People in the United States are honoring Monday those who died in military service with the annual Memorial Day holiday.
While many communities across the country honored war dead with parades, patriotic concerts and ceremonies, others marked the day with quiet reflection on those who have lost their lives in military service.
President Barack Obama laid a wreath at the Tomb of the Unknowns as part of his observance of Memorial Day. The ceremony at Arlington National Cemetery was attended by dignitaries, military personnel and families of the fallen.
Obama spoke about the men and women who have died to secure the United States' liberty and keep its citizen safe. He also noted that this is the first Memorial Day since the war in Afghanistan came to an end. The president said Afghanistan remains a dangerous place and that fewer than 10,000 troops remain in Afghanistan to train and assist Afghan forces.

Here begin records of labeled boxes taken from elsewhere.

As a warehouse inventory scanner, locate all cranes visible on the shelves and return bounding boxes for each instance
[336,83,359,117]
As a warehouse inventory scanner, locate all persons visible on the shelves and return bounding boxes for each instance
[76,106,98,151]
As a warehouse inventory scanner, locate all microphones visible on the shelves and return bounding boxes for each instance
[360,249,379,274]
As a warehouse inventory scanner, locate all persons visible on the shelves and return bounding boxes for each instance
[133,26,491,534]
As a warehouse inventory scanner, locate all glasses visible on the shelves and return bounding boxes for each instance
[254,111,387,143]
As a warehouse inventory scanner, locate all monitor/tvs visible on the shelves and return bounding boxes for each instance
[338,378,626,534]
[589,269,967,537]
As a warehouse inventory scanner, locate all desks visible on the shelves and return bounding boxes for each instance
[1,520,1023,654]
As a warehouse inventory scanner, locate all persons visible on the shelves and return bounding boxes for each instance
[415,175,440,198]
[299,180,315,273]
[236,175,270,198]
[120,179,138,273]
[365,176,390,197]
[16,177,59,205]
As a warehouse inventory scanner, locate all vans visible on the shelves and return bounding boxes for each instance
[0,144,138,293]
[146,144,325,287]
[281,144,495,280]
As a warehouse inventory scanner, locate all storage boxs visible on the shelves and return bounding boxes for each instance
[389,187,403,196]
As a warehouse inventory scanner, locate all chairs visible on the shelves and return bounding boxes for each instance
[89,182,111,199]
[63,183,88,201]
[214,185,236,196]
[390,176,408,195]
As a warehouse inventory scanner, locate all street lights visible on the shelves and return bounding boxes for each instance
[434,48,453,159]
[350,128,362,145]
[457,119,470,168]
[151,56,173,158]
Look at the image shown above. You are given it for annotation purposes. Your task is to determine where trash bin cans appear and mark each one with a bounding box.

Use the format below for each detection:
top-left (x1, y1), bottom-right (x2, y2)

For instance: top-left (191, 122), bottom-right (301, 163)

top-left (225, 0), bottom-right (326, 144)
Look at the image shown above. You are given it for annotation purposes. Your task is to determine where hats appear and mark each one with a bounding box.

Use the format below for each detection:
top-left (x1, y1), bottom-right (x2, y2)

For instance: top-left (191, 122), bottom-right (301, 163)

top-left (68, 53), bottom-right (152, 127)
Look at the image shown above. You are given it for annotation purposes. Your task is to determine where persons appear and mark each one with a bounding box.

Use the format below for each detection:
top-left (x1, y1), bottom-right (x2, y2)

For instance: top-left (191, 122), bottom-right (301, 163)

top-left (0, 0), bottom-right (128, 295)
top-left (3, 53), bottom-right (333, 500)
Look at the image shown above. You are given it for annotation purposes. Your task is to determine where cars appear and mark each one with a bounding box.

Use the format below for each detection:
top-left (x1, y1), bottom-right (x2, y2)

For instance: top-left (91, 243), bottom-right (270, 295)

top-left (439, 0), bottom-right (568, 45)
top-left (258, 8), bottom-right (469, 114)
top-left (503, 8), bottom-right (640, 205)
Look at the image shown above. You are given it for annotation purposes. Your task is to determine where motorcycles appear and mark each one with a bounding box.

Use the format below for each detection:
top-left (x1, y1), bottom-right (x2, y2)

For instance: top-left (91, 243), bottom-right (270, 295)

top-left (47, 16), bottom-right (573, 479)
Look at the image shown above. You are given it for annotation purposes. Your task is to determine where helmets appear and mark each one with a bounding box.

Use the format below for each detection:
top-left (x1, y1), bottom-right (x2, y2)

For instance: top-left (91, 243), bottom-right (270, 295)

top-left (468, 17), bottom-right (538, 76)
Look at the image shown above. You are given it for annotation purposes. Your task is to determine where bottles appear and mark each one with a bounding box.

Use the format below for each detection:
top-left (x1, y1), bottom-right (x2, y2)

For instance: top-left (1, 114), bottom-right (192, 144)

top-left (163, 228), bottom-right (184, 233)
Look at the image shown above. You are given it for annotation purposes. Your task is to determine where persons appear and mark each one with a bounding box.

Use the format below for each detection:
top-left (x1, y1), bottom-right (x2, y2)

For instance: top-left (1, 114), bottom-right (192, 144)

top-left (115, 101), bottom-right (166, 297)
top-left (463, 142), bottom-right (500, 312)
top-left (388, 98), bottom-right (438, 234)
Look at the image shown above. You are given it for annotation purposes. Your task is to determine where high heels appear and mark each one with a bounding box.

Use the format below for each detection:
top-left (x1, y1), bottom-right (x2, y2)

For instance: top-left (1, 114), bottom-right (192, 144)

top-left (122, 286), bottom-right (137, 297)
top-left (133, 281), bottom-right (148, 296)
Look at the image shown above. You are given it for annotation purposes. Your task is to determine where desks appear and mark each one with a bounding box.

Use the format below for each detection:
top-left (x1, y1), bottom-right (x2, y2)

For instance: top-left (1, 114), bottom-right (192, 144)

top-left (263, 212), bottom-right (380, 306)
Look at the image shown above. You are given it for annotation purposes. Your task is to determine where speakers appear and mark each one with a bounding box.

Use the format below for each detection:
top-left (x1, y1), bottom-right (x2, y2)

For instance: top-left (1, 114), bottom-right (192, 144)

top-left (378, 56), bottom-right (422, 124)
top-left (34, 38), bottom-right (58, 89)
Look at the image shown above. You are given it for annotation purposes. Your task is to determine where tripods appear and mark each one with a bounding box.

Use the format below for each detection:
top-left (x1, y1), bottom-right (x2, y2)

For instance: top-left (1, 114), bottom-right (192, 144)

WATCH: President Obama at Arlington Cemetery
On Sunday, thousands of motorcycle riders rolled through Washington for the annual Rolling Thunder rally to call attention to prisoners of war and those missing in action.
WATCH: Katherine Gypson's report on Rolling Thunder
The first large-scale observance of what was originally called Decoration Day took place at Arlington cemetery in 1868, three years after the bloody U.S. Civil War that killed more than 600,000 people.
Many Americans have the day off from work and school, and the three-day weekend is seen as the unofficial start of the summer vacation season. Many families have picnics or make trips to the beach, parks or campgrounds.